With that in mind, we want to share some specific best practices to focus your attention on.
Have supplies on hand to last a few weeks without needing to leave your house. There’s no need for panic buying or doing it all at once. Just start to build up your supplies. Start with two weeks, but aim for a month. If you can build up your cache of essential medications, do so.
If you haven’t gotten your COVID-19 vaccination or booster shot, now is the time to do so. Getting a vaccine and booster protects you, those around you who are most vulnerable, and reduces the burden on the health care system at a time when we are gearing up to prepare for significant demands on an already stretched network.
Hand-washing doesn’t guarantee immunity. But it’s easy, it’s under your control, and it has no significant downside. Also, focus on not touching your face. We know it is hard for kids, but practice making it a game. Give your kids a quarter every time they catch you doing it. Whatever it takes.
Think a bit about how you will care for children who have to stay home due to possible school closures. Do you have family, neighbors, or other options for childcare? Resist the temptation to assemble kids in larger groups informally. That’s an understandable solution, but in the end, it defeats the purpose of the closure.
If you manage a business or organization, think through how you can support your staff working remotely. Consider what steps you should take to prepare for employee absences or loss of customers. Start to think about how you can continue to operate your business while minimizing social contact. There aren’t always answers for every business, but sometimes there are, and those are critical to identifying ahead of time.

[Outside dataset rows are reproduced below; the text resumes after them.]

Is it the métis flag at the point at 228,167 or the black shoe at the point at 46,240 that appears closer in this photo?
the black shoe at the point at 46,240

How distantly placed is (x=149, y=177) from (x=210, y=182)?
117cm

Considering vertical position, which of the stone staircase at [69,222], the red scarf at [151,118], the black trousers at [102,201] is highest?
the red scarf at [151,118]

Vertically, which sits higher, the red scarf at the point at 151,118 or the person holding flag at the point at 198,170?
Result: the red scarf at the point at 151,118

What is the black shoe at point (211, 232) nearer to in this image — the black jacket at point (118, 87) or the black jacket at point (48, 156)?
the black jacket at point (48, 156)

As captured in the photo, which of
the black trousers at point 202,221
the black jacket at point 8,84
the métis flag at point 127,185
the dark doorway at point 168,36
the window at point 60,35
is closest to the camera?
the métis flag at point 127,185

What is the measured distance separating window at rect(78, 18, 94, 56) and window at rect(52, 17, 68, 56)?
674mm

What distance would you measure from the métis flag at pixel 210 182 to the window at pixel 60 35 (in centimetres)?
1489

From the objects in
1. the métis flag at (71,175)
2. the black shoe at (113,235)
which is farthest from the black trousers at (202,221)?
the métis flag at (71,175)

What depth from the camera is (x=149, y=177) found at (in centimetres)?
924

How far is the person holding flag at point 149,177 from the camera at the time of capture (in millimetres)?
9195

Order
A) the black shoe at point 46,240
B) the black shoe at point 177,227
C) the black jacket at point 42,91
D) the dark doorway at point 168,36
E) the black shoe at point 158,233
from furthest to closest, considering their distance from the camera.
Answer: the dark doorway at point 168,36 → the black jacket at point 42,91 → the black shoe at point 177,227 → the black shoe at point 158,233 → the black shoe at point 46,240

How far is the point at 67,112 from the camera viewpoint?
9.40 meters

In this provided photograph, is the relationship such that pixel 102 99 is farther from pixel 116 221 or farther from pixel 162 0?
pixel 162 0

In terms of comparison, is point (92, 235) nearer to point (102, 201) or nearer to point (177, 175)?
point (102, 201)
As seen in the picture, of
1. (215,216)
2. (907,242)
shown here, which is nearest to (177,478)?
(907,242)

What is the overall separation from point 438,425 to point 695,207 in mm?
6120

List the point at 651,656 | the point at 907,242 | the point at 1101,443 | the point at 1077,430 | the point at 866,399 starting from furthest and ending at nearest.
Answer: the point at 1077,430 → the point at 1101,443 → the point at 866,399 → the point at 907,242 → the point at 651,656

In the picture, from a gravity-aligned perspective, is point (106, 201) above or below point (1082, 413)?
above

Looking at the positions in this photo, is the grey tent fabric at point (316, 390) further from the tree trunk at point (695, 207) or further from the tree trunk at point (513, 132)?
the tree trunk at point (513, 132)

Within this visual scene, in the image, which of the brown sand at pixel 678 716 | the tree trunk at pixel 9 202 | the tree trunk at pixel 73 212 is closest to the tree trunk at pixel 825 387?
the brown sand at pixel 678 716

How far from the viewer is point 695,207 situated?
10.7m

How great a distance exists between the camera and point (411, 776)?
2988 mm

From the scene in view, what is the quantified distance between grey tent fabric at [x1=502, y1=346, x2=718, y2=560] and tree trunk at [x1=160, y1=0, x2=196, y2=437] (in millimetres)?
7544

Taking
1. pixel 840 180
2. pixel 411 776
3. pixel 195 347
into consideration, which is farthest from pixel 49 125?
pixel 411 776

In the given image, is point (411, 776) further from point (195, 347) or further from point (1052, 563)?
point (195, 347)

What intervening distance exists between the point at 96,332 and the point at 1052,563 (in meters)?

If you are sick, stay home and test yourself to determine if it is, in fact, COVID-19. This one is important. You should do it all the time, regardless of whether it’s COVID-19 or not, but we don’t. Coming to work or school sick is selfish, don’t do it.
If you are experiencing a fever and a cough and have returned from another country, call your healthcare provider and alert them of your symptoms and travel history before seeking medical attention. They will perform appropriate tests to prevent the further spread of the illness.
We know there are no magical solutions to any of this, and there are many incredible challenges involved in much of what we’re talking about. Few of us will ever get to be 100 percent prepared, and that’s okay.
The main thing is to do what you can to build a reasonable, thoughtful culture of preparedness and a common-sense selfless approach to protect yourself and your neighbors to outlast this crisis.